Previous experience suggested that even with the best-thought-out plans, nothing ever went exactly according to plan.
“ Then we have Harris hang back after the rest of the team leaves. Confirming we’ve parted ways,” Spencer added. “Regroup, pivot, carry on.”
“ It’s a fluid plan. We typically have to adjust on the fly with most plans,” Shaw explained. “It’d be more unusual for the plan to go exactly as planned.”
“ You’ll leave him there? That doesn’t make me feel any better,” Jennifer said.
“ I’m sorry, facts are facts. We aren’t here to make anyone feel better. It’s to stop the Noah Group from tearing apart any more lives,” Brick stated bluntly. “This is a military mission and will be conducted as one.”
Harris agreed.

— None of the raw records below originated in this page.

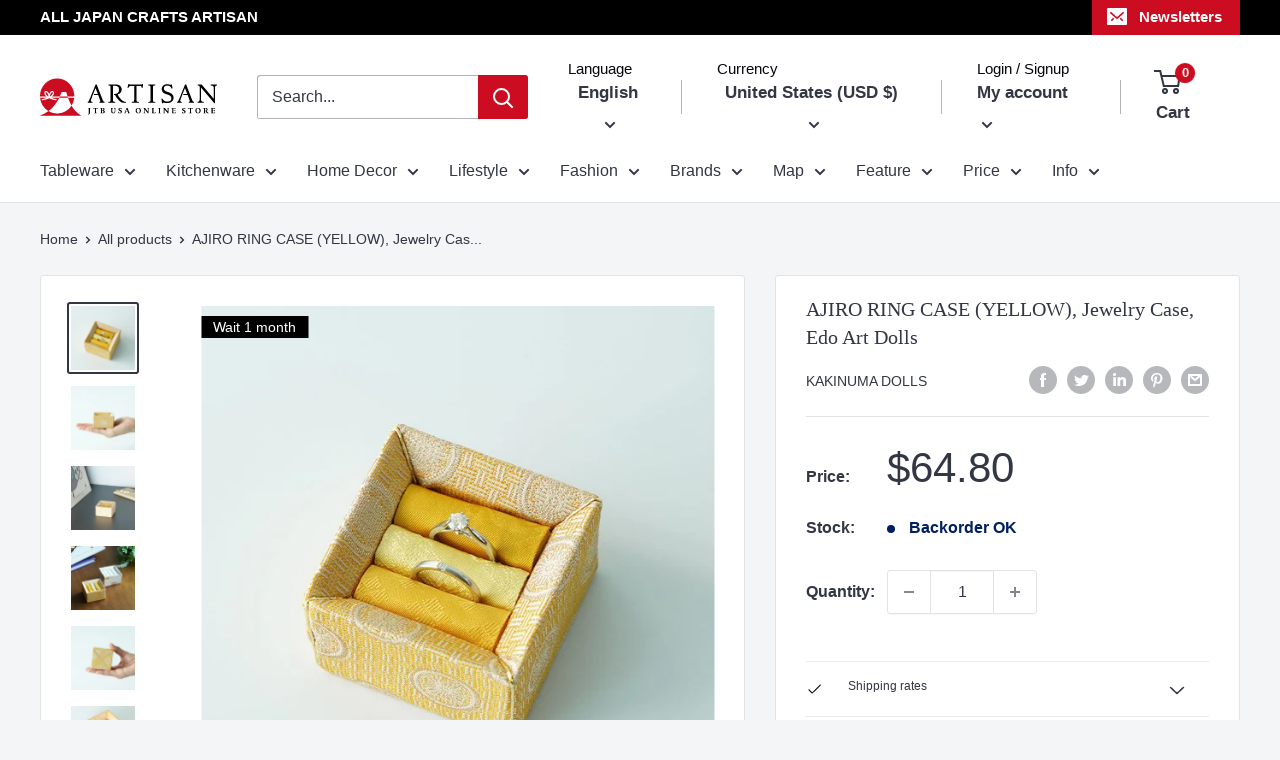

--- FILE ---
content_type: text/css
request_url: https://store.jtbusa.com/cdn/shop/t/38/assets/custom_brand.css?v=62931371699932717311687428194
body_size: -397
content:
/** Shopify CDN: Minification failed

Line 73:0 Unexpected "}"

**/

.brand-banner-area{
  max-width: 1100px;
  display: flex;
  margin: 0 auto;
  gap: 1%;
  align-items: center;
}

.brand-text-area{
width: 50%;
text-align: left;
}
.brand__btn {
    padding-top: 20px;
}
.brand__btn a{
     border: 1px solid #212529;
  border-radius: 0;
  background: #fff!important;
    padding: 2%;
    text-align: center;
    width: 200px!important;
    margin: auto;
  display: block;
   transition: unset!important;
}

a.btn-border:hover {
  color: #fff!important;
  background: #212529!important;
    transition: unset!important;
}
.brand_ul {
    width: 50%!important;
  
}
blockquote {
  margin:0!important;  
}
 
  a.btn-border {
    font-size: 14px;
    margin-bottom:0;
  }


  @media screen and (max-width: 767px) {
   .brand-banner-area {
    display: block;
}
    .brand-text-area {
  margin: auto;
      width: 100%;
}
    .brand_ul {
      margin: auto!important;
      width: 100%;
}
      .brand__btn {
    padding-top: 0px;
}
    }
    .brand_text {
      text-align: left;
    }
  
}




--- FILE ---
content_type: text/javascript
request_url: https://store.jtbusa.com/cdn/shop/t/38/assets/custom.js?v=102476495355921946141680509016
body_size: -780
content:
//# sourceMappingURL=/cdn/shop/t/38/assets/custom.js.map?v=102476495355921946141680509016


--- FILE ---
content_type: text/javascript
request_url: https://store.jtbusa.com/cdn/shop/t/38/assets/my-script.js?v=9962937571597778581680509016
body_size: -481
content:
$(function(){var headerHeight=$(".shopify-section__header").outerHeight(),urlHash=location.hash;urlHash&&($("body,html").stop().scrollTop(0),setTimeout(function(){var target=$(urlHash),position=target.offset().top-headerHeight;$("body,html").stop().animate({scrollTop:position},500)},100)),$('a[href^="#"]').click(function(){var href=$(this).attr("href"),target=$(href),position=target.offset().top-headerHeight;$("body,html").stop().animate({scrollTop:position},500)})}),$(function(){var toTopBtn=$("#totop");toTopBtn.hide(),$(window).scroll(function(){$(this).scrollTop()>80?toTopBtn.fadeIn(500):toTopBtn.fadeOut(500)}),$("#totop").click(function(){return $("body,html").animate({scrollTop:0},500),!1})});
//# sourceMappingURL=/cdn/shop/t/38/assets/my-script.js.map?v=9962937571597778581680509016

As the always logical Spock said, the needs of the many outweigh the needs of the few or the one.
He waited for things to go flying. His sister wasn’t in the best mood and was protective of the people she loved. No one needed to get hurt. They were all on the same side, even if his sister’s temper may suggest otherwise.
As Brick and Jennifer faced off, the room quieted. Brick’s look brooked no arguments. He was a man used to being in charge and confident in his duty—a leader of men. Jennifer seemed to be sizing him up as the tension rose around them until she finally spoke.
“ I respect your honesty, and here’s mine. If my brother dies, nothing and no one will be able to stop me from exacting my type of justice on those responsible. Even if that includes any of you,” Jennifer stated calmly, and Harris couldn’t have been prouder. She’d never be a victim again.
“ Understood,” Brick agreed with a nod and a faint look of amusement.
Harris sighed wearily. A war was about to break out between the Noah Group and those opposed to their ideology. There’d be casualties on both sides. Wars didn’t care which side you were on when death came calling. Harris was betting on his personal sacrifice, shifting the odds in their favor. Whether he won or lost, that bet was yet to be seen.